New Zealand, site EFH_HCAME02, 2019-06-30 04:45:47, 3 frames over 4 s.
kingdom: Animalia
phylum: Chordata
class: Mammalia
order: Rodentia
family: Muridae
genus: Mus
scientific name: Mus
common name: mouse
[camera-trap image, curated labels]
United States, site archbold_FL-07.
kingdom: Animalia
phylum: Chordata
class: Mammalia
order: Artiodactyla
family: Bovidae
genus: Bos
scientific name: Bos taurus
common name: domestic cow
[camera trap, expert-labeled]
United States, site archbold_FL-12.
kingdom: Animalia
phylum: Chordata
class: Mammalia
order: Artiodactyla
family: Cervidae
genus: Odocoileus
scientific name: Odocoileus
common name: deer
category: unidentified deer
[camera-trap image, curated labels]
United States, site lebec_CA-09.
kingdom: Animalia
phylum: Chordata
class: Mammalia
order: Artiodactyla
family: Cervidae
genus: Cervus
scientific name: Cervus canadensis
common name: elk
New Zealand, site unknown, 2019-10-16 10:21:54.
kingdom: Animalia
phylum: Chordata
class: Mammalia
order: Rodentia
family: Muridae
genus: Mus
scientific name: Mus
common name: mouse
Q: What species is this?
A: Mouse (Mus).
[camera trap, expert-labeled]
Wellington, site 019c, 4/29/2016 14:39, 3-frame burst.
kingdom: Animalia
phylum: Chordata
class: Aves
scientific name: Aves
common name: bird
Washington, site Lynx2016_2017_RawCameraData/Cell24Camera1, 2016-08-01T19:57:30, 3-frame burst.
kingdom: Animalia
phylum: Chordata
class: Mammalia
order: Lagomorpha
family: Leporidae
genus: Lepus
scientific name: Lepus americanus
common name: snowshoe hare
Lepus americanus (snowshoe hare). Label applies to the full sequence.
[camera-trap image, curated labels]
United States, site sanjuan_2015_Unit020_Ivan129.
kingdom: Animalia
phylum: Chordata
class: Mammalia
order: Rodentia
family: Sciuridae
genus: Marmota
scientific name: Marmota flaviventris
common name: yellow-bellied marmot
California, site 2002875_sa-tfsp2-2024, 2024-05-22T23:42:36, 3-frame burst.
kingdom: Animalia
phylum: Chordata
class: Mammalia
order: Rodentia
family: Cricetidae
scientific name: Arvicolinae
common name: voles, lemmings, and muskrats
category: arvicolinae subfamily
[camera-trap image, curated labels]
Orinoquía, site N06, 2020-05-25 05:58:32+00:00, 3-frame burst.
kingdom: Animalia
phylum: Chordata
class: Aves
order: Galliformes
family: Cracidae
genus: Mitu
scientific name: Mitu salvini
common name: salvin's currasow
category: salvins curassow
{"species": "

+ + + + + + +

*TASK PROMPT*.
Every line that contains "scientific" should be copied out of the data.

*RESPONSE*.
scientific name: Mus
scientific name: Bos taurus
scientific name: Odocoileus
scientific name: Cervus canadensis
scientific name: Mus
scientific name: Aves
scientific name: Lepus americanus
scientific name: Marmota flaviventris
scientific name: Arvicolinae
scientific name: Mitu salvini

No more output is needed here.